Strange partwise failure - rules, persistence, logging outage

This morning dark november morning we could not turn on our living room lights. It turned out that the OpenHAB system partly went down. I could log in via WinSCP, a few sitemaps were still available (including some item values).

But rules, persistence (influxDB) and logging stopped working last night around 1:00 am. I could not login via Putty. It only helped in the end to unplug and plug in again my Raspberry Pi 3 (with a 8 weeks old fresh OpenHAB 2.2.0 Build #1037).

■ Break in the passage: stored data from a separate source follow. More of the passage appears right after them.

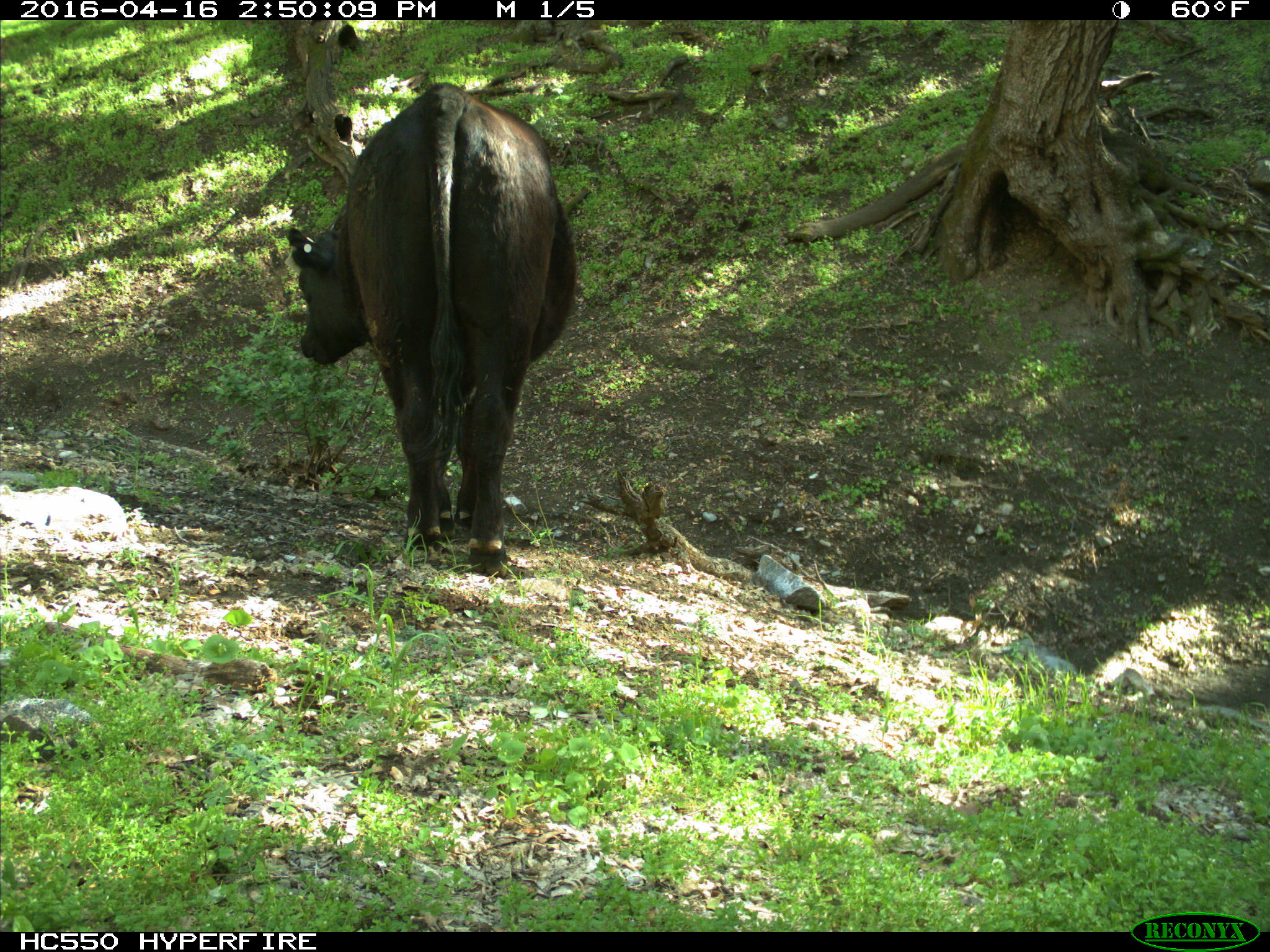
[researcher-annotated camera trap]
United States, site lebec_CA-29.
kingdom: Animalia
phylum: Chordata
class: Mammalia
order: Artiodactyla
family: Bovidae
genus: Bos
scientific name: Bos taurus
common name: domestic cow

Since I cannot find anything in the logs, I really want to know, what went wrong, so I can avoid that wife and kids are standing in the dark another time.

Thanks for your help!

we can only tell that it’s October from your post… not much more :stuck_out_tongue:

Thank you for your reply! It really feels like November today. :upside_down_face:

So if nobody had a similar experience, I’ll have to hope, that it just won’t occur again. Or is there any experience in partwise system failure (and its cause)? I really would like to find out and reach system reliability again.

without any logs… it’s extremely hard to identify what could have gone wrong…
are you sure that there is nothing in the logs that can help you identify the possible issues?

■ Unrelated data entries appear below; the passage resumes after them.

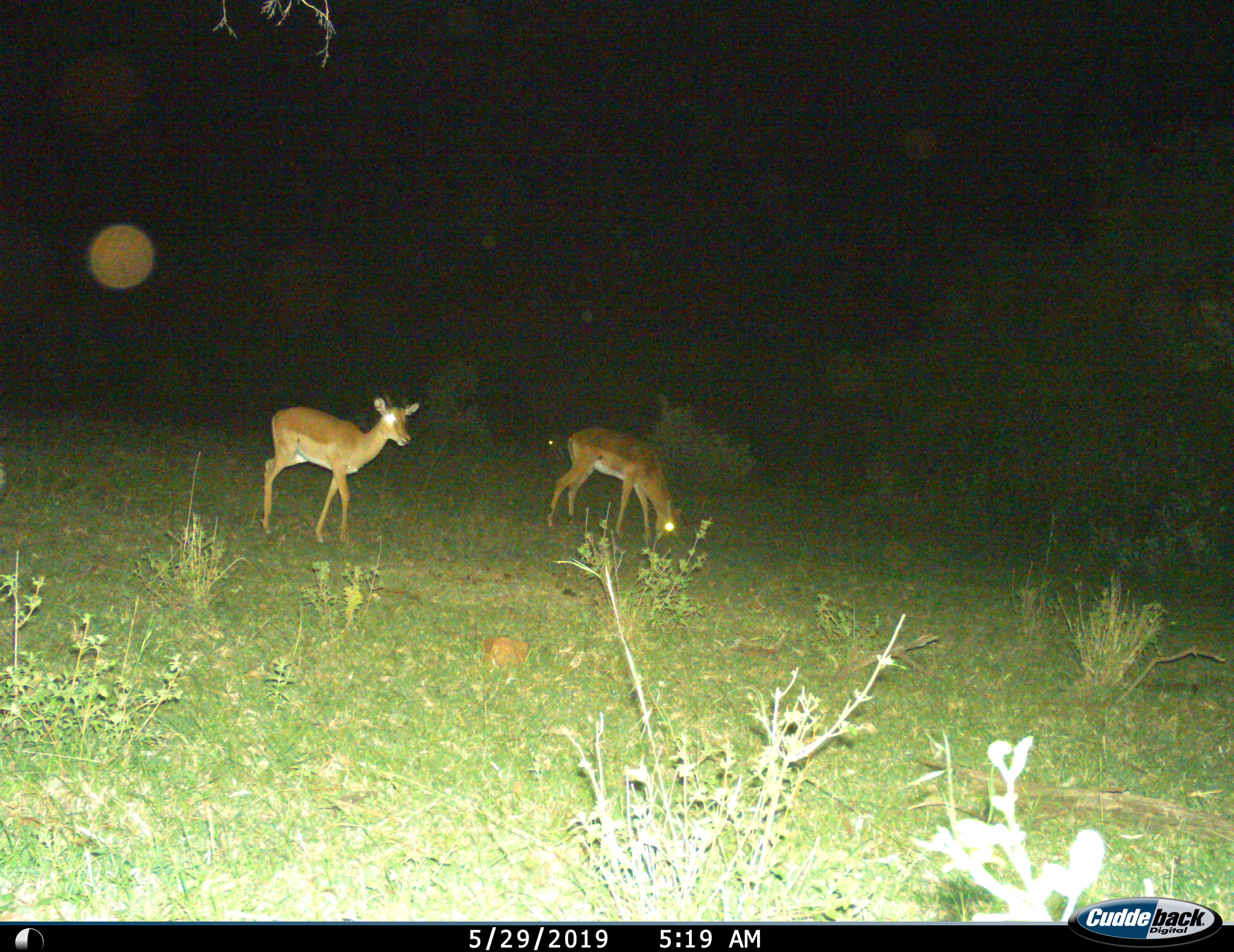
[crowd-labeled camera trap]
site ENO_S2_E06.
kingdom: Animalia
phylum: Chordata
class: Mammalia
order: Artiodactyla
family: Bovidae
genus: Aepyceros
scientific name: Aepyceros melampus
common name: impala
Impala (Aepyceros melampus), count 2. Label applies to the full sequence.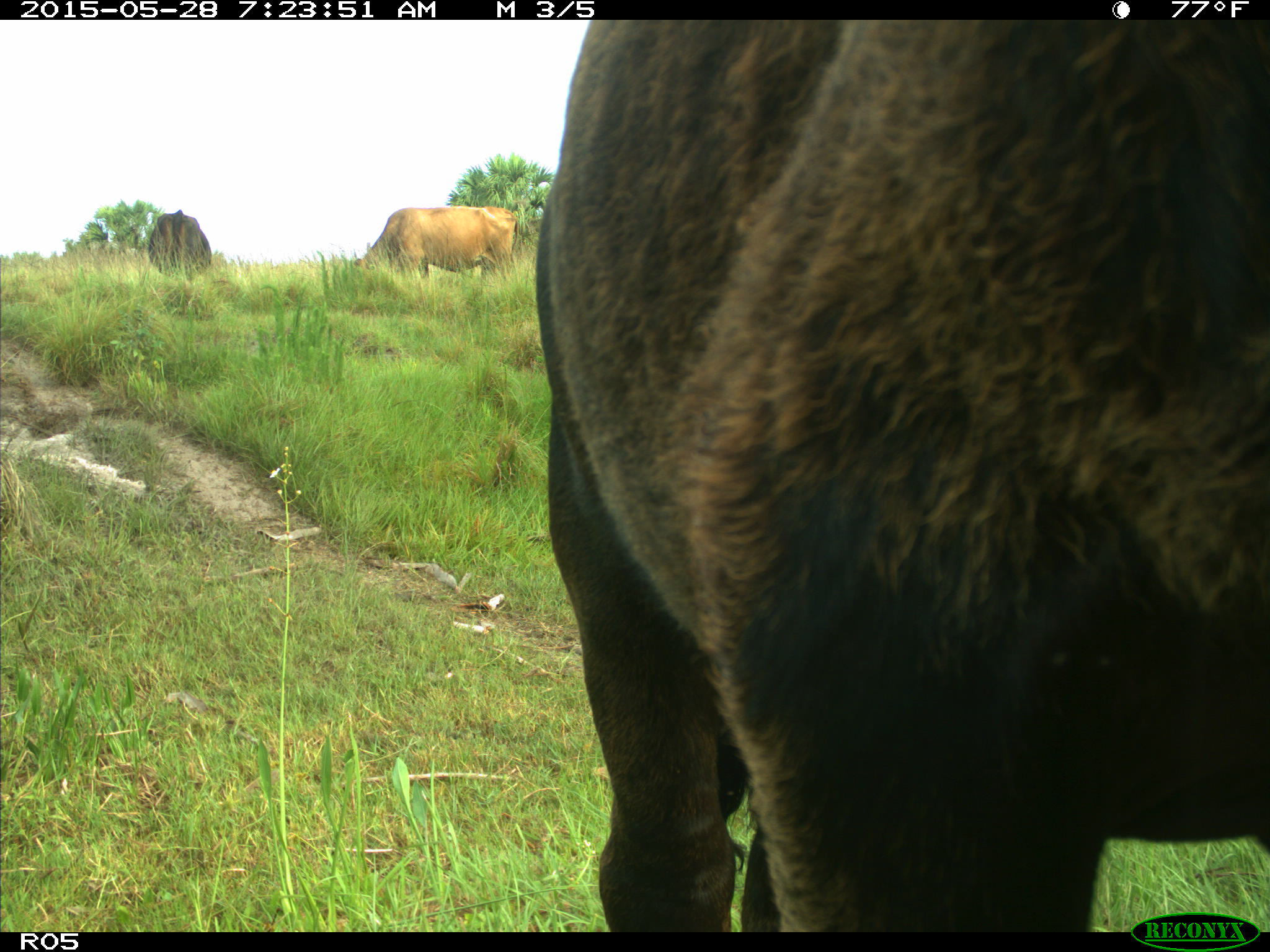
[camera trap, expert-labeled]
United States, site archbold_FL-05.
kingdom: Animalia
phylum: Chordata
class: Mammalia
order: Artiodactyla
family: Bovidae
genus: Bos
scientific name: Bos taurus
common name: domestic cow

I’ve seen similar behavior with out of memory problems, but you should be able to see out of memory exceptions in the oh logs when the system comes back up.

@kisseler I think Rich is right. I have a similar setup and a similar issue. In my case it seems to be due to InfluxDB slowly taking more memory. Every few hours InfluxDB runs a compaction process that spikes memory and CPU usage. It should go back to a lower level afterwards, but it looks like there is some loss in doing this. The freeze typically happens in one of these compactions. I can still connect to frontail and see when the log stopped, but cannot do anything else (including logging in through ssh). So I don’t see a way to restart the raspberryPI the nice way.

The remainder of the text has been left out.